I believe that, provided the pin number is a constant, digitalReadFast(N) will compile to a single assembler instruction.
Yes, or at least the minimum possible number of instructions.
Unlike AVR which has dedicated I/O instructions, ARM has only general purpose load and store instructions. The I/O registers have atomic set and clear registers, which digitalWriteFast() uses, so only a single store instruction is generated. But at least 2 other instructions are needed, to initialize one register with the address and another with the data. Then the store instruction happens, using those 2 values. Neither can get encoded directly into the instruction, as is done on AVR for the first few 8 bit ports.
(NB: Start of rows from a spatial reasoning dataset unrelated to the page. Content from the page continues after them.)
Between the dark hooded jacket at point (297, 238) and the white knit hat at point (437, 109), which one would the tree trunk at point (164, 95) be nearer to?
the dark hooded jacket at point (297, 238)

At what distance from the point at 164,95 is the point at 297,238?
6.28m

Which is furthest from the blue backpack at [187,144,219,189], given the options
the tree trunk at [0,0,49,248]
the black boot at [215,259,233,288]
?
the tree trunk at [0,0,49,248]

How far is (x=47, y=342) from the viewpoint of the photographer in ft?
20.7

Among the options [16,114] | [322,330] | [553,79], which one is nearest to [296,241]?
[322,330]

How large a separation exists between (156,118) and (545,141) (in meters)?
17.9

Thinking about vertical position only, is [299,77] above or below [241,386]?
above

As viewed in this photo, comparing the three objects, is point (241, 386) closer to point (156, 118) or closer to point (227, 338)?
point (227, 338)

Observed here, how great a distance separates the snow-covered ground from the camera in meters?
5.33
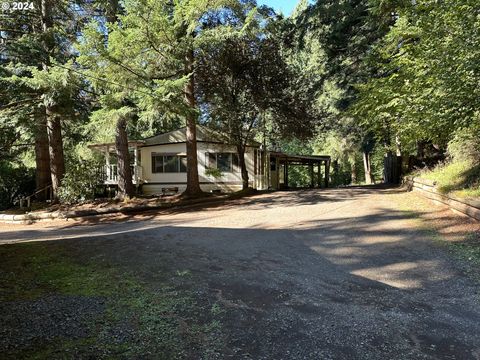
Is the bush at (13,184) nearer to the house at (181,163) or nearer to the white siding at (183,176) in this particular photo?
the house at (181,163)

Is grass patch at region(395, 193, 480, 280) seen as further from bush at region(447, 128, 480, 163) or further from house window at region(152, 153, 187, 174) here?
house window at region(152, 153, 187, 174)

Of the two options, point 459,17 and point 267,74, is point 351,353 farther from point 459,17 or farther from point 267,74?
point 267,74

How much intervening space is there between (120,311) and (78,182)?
12692mm

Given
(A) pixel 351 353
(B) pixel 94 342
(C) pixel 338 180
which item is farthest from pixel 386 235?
(C) pixel 338 180

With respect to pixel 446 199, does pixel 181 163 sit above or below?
above

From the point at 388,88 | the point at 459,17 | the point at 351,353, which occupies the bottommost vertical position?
the point at 351,353

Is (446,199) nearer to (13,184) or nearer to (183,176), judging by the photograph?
(183,176)

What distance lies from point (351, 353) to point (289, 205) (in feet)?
32.2

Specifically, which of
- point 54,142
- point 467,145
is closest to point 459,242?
point 467,145

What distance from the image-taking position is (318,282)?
16.5ft

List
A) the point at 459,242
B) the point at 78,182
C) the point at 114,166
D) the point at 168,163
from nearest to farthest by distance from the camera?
the point at 459,242 → the point at 78,182 → the point at 114,166 → the point at 168,163

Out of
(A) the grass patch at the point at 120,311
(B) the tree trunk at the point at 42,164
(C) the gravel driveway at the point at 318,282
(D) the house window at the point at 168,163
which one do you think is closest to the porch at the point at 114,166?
(D) the house window at the point at 168,163

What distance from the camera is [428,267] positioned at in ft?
18.3

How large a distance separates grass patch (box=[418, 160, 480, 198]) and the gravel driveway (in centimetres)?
140
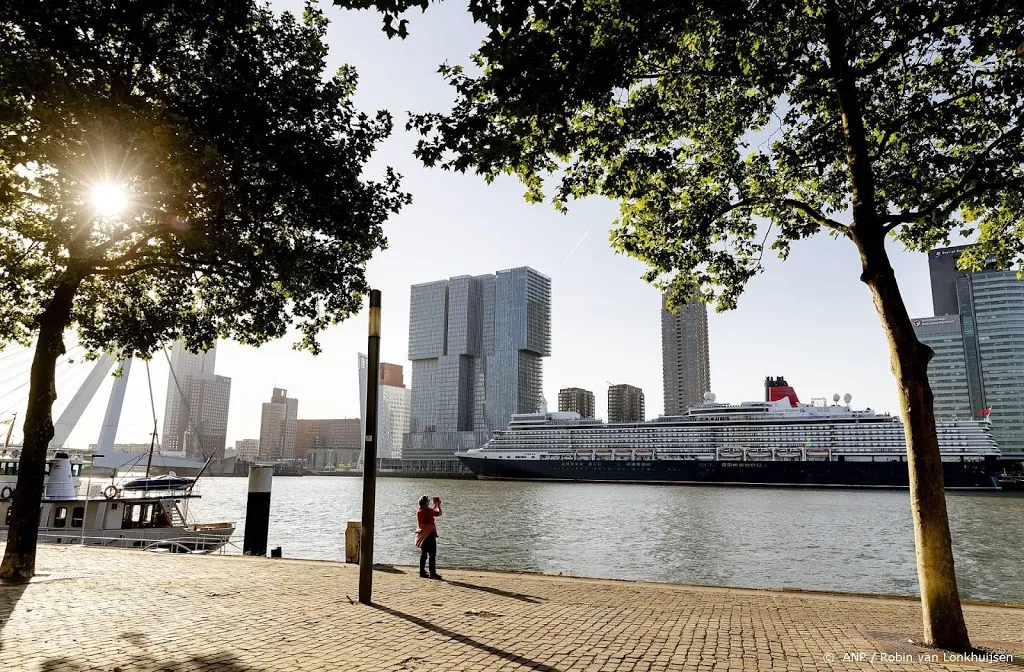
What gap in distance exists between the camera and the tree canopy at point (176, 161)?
29.4 ft

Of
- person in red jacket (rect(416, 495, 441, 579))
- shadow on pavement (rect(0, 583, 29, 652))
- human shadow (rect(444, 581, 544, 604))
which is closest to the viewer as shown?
shadow on pavement (rect(0, 583, 29, 652))

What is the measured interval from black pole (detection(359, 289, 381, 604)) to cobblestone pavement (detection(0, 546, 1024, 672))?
36 centimetres

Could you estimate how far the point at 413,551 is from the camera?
25.8 meters

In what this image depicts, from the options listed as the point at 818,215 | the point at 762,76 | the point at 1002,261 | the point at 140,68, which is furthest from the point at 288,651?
the point at 1002,261

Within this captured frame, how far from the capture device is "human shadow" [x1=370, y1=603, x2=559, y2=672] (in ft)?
18.2

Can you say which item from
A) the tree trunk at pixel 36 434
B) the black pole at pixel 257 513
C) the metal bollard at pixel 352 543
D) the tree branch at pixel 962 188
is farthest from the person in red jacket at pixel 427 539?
the tree branch at pixel 962 188

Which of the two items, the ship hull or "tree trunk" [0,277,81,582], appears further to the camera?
the ship hull

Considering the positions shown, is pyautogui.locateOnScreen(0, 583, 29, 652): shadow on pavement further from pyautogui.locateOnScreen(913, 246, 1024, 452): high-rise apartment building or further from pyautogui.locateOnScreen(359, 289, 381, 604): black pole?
pyautogui.locateOnScreen(913, 246, 1024, 452): high-rise apartment building

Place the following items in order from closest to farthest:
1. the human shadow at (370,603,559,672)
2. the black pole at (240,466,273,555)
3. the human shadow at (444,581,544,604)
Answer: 1. the human shadow at (370,603,559,672)
2. the human shadow at (444,581,544,604)
3. the black pole at (240,466,273,555)

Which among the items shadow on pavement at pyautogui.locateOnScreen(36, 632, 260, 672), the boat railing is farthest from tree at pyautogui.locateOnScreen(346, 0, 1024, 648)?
the boat railing

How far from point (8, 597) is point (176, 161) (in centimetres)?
636

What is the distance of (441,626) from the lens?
7.12m

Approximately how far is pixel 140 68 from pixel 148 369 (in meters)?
36.8

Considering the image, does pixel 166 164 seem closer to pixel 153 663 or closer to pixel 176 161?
pixel 176 161
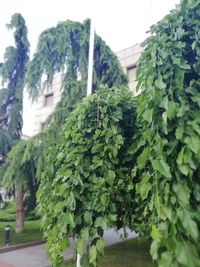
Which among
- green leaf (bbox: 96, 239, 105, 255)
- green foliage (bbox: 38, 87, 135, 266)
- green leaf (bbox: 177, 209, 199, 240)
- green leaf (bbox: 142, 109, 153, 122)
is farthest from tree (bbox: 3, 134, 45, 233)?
green leaf (bbox: 177, 209, 199, 240)

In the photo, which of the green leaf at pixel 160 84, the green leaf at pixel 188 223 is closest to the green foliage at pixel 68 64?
the green leaf at pixel 160 84

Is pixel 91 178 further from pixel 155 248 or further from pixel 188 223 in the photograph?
pixel 188 223

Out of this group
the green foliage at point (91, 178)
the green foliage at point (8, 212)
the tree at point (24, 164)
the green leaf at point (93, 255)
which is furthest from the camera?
the green foliage at point (8, 212)

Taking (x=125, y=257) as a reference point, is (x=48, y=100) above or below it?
above

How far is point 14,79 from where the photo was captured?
1018 cm

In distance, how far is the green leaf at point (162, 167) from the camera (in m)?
1.66

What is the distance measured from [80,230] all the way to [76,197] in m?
0.27

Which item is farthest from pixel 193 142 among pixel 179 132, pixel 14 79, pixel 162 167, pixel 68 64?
pixel 14 79

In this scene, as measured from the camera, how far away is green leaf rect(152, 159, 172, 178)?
166 cm

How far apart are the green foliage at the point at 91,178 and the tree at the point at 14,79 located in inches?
285

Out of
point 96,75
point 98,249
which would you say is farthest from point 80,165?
point 96,75

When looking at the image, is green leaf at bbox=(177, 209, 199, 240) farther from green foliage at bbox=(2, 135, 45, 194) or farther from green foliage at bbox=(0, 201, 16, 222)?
green foliage at bbox=(0, 201, 16, 222)

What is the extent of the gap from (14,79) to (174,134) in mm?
9186

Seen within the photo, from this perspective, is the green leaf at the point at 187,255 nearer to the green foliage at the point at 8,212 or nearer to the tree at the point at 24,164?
the tree at the point at 24,164
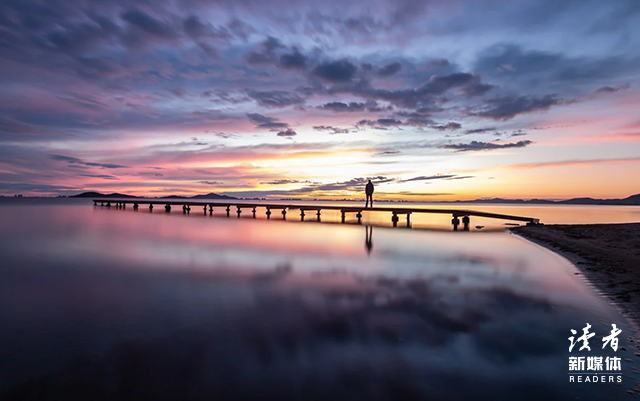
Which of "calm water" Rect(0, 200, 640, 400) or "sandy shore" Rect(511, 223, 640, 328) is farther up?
"sandy shore" Rect(511, 223, 640, 328)

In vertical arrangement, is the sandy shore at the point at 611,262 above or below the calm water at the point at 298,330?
above

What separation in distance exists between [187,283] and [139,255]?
7.56m

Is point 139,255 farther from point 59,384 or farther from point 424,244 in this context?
point 424,244

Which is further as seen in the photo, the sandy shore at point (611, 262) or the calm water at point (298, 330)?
the sandy shore at point (611, 262)

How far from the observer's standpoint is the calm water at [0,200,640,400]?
5031mm

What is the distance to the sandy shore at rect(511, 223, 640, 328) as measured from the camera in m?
9.04

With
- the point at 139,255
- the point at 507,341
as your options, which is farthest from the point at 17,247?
the point at 507,341

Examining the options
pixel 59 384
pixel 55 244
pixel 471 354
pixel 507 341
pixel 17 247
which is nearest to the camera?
pixel 59 384

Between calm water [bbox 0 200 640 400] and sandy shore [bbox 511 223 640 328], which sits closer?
calm water [bbox 0 200 640 400]

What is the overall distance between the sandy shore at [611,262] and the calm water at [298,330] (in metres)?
0.60

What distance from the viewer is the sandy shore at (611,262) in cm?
904

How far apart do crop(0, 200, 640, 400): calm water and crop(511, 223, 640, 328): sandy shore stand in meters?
0.60

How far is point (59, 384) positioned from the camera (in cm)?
495

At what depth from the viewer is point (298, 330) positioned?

Depending on your surrounding code, often the compiler will move those other 2 initialization instructions outside of loops, so it can reuse the values if you're doing more than 1 digitalWriteFast(). But if you're calling other functions or doing a lot of math that requires keeping many local variables or temporary results, or even similar expressions used multiple times, the compiler might decide those registers are better allocated to speed up your other code. Then it would put the initialization near the store instruction.
DigitalReadFast does the same, with a single load instruction. It returns 0 or 1, but since it's inline, if your surrounding code only checks boolean true vs false, the compiler will optimize away the conversion from the bitmask to specific numerical values 0 or 1.
Doesn't the K20 have an interrupt cause-choice of "EITHER" for edge detection?
Yes, the pin interrupt hardware supports rising, falling, or both edges, as well as both low and high level sensitive. Details are in section 11.14.1 of the reference manual.